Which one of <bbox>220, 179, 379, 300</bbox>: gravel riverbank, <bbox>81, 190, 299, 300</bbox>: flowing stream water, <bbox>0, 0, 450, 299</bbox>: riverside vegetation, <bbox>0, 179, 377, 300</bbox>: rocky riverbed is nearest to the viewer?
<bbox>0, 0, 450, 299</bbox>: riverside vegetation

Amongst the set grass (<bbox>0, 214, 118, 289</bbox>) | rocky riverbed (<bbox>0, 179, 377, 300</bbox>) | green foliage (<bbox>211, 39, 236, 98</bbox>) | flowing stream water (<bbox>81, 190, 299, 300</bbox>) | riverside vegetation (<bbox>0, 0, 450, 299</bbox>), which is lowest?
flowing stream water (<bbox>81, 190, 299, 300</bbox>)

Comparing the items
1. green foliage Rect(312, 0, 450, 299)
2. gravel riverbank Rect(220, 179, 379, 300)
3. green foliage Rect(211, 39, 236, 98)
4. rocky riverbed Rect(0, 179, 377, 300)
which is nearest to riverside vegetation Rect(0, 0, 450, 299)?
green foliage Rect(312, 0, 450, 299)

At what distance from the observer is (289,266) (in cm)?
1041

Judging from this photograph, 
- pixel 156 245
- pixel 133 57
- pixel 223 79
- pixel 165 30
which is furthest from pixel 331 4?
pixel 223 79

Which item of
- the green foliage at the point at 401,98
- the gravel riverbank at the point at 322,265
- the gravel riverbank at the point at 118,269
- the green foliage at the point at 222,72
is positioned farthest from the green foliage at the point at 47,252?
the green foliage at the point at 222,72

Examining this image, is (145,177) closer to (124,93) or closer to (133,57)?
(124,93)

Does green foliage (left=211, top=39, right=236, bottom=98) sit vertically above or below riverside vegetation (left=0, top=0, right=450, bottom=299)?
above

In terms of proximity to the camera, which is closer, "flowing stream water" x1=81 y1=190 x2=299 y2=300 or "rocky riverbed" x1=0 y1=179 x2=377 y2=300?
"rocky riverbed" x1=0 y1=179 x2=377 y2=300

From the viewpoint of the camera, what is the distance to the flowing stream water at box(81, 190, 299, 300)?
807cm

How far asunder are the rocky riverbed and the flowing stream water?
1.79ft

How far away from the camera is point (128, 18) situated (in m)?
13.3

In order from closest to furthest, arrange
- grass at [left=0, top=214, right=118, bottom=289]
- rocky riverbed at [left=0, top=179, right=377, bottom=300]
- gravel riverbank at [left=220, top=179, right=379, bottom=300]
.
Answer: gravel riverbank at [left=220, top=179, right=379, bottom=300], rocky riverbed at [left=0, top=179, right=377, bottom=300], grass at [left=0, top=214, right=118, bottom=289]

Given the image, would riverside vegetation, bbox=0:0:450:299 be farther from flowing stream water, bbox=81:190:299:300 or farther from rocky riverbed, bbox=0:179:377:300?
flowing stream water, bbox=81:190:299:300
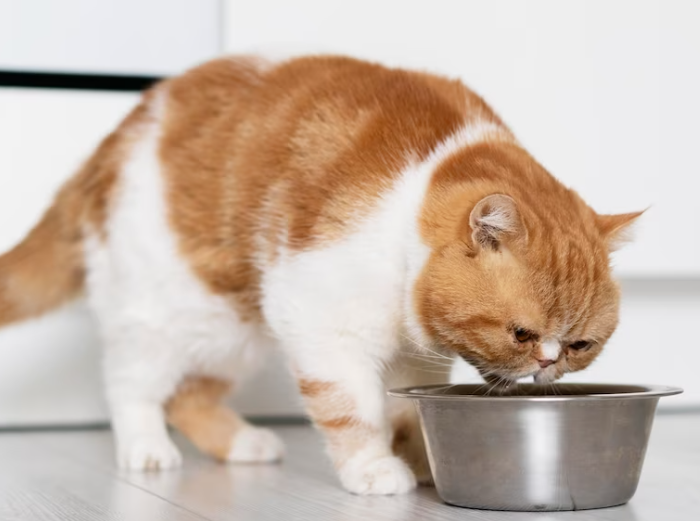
-------
▶ _Prompt_
Pick out each line in the listing that contains the string "camera", matching case exactly, and copy those lines out in full.

▶ _Correct result_
In terms of proximity to the camera, which is closer, "flowing stream water" x1=81 y1=190 x2=299 y2=300 or "rocky riverbed" x1=0 y1=179 x2=377 y2=300?
From the viewpoint of the camera, what is the distance to the flowing stream water at box(81, 190, 299, 300)?
How far away from the camera is point (128, 18) situated (in m)?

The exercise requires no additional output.